● **Document excerpt**:
If we look at the Parsi law of intestate, it is somewhat similar to the Muslim law of

inheritance with the difference that Parsis are also given the rights of making a will

and parting with their property after death, in any way they choose.


36. Now, the question arises whether the courts in Pakistan have been able to interpret

laws so as to protect the family in accordance with the principles laid down in the Constitution.

37. As a practicing lawyer I feel that family laws are inadequate to deal with or cater for

disputes arising between the parties. The courts in Pakistan despite a lack of legislation catering

to some of these disputes have interpreted the provisions liberally and given affect to the acts, and

provided remedy where there is no specific prohibition.

38. Generally in family disputes the courts overlook technicalities and proceed to

decide the case. Interestingly, while enacting the Muslim Family Laws Ordinance, 1961, the fact

that there is no specific provision relating to the maintenance of minors or matters relating to

restriction on dowry articles or bridal gifts was overlooked. Similarly, in the Schedule of the Family

Court Act, under section 5, matters regarding jactitation of marriage, dowry, bridal gifts,

guardianship, personal property and belongings of the wife, and visitation rights of parents etc.,

were not initially mentioned, but were subsequently inserted.

39. The courts, however, granted maintenance to minors under the same section and

were guided by other codified non-statutory laws. Similarly, the dissolution of marriage through

court is not mentioned in the Muslim Family Laws Ordinance, 1961, and is merely provided in the

Schedule under section 5 of the Family Court Act. The courts nevertheless granted decrees for

dissolution of marriage on grounds mentioned in the Dissolution of Muslim Marriage Act, 1939. It

was not until October 2002 that the most recent amendments were introduced, simplifying the

procedure for dissolution of marriage in cases of Khula alone.

● **Extracted data**:
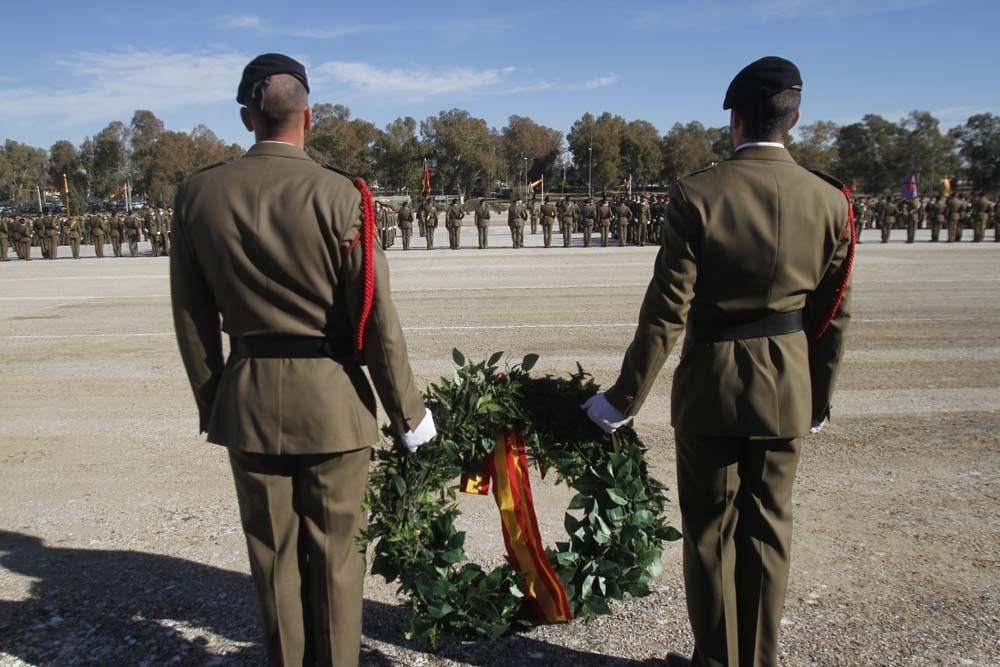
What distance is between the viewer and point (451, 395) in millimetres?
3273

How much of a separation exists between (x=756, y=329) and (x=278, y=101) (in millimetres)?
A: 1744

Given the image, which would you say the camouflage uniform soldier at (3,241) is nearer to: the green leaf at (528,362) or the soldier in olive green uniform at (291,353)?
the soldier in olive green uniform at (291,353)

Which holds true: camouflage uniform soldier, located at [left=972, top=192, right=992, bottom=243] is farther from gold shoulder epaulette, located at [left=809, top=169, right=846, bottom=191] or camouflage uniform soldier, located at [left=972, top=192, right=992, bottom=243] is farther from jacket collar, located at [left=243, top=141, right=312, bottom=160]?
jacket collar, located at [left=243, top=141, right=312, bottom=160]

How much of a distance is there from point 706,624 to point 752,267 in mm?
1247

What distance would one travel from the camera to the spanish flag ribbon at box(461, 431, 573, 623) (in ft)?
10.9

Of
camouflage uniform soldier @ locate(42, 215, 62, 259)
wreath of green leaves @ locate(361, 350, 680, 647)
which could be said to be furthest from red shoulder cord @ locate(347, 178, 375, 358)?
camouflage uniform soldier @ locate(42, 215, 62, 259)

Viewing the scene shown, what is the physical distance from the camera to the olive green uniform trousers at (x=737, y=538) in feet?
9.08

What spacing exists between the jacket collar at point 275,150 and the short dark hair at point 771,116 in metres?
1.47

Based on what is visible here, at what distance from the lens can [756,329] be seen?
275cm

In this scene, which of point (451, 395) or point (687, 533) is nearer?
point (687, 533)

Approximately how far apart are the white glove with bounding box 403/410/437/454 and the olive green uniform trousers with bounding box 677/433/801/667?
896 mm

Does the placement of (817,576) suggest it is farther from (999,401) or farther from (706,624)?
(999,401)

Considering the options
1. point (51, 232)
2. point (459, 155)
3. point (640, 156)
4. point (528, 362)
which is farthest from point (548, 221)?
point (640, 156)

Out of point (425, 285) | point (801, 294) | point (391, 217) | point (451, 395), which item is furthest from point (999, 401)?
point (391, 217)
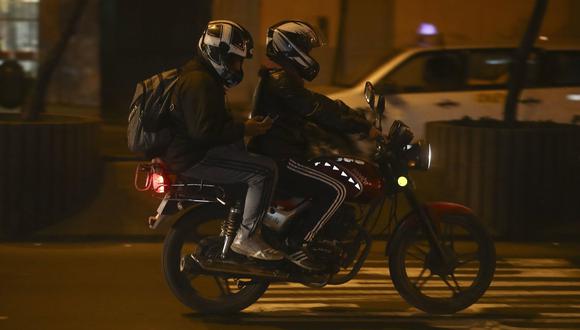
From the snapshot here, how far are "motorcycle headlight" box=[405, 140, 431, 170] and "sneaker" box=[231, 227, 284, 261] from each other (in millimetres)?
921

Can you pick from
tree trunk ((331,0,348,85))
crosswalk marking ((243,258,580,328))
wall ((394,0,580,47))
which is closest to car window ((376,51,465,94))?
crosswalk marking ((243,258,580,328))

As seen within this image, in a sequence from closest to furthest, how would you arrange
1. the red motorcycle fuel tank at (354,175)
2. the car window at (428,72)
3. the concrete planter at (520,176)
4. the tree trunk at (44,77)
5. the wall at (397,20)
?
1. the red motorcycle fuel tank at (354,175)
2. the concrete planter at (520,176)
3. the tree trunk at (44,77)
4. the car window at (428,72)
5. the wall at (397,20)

--

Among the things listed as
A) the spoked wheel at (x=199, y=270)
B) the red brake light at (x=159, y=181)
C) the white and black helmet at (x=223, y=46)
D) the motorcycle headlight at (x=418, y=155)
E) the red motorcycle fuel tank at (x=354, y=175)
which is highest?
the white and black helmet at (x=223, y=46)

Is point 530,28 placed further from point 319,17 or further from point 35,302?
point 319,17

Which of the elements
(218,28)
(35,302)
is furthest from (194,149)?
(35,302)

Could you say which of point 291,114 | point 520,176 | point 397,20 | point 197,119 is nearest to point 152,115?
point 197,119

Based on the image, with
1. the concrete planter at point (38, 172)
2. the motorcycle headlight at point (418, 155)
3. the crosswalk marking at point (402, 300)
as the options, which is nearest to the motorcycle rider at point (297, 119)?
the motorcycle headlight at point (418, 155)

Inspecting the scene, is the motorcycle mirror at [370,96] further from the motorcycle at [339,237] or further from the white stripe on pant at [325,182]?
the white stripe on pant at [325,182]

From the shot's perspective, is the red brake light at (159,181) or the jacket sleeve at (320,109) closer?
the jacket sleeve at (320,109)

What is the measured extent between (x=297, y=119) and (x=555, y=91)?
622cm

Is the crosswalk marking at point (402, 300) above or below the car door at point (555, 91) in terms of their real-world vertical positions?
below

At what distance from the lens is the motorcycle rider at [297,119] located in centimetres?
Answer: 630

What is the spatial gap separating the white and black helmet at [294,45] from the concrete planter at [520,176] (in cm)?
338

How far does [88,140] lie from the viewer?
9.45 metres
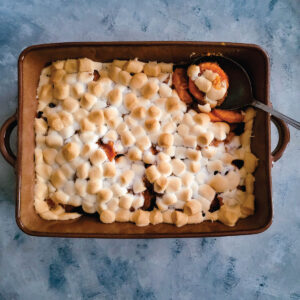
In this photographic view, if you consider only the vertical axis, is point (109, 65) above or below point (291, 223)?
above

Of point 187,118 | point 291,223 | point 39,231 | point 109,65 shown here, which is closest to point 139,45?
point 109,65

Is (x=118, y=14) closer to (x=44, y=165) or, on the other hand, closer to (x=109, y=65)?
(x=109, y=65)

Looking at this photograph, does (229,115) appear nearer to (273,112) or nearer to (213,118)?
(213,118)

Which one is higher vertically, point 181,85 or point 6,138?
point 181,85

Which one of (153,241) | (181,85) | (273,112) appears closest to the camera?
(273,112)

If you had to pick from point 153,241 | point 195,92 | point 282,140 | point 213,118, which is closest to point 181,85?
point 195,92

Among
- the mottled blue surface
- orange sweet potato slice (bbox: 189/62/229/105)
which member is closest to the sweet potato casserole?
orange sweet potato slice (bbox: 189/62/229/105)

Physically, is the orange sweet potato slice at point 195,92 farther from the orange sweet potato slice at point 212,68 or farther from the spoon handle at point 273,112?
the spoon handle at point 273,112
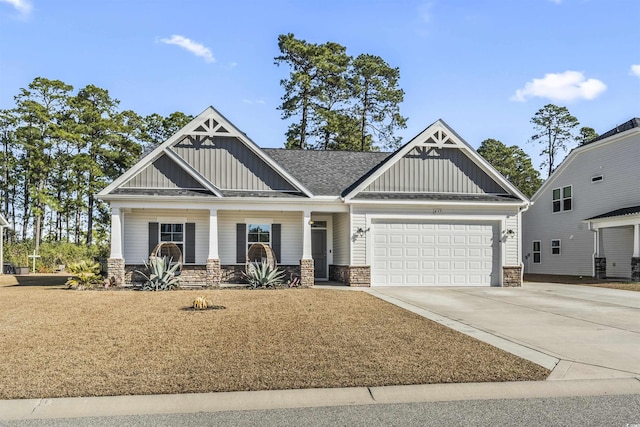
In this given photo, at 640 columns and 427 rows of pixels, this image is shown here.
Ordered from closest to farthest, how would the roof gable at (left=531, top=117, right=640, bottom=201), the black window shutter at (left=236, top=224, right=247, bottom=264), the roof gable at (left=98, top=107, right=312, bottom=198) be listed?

● **Work instructions**:
1. According to the excerpt on family law in Pakistan, on what grounds did the courts grant decrees for dissolution of marriage?
2. Report the number of lines in the records that contain the word "black", giving only that number.
The text and the records were taken from unrelated sources.

● **Results in order**:
1. The courts granted them on grounds mentioned in the Dissolution of Muslim Marriage Act, 1939.

2. 4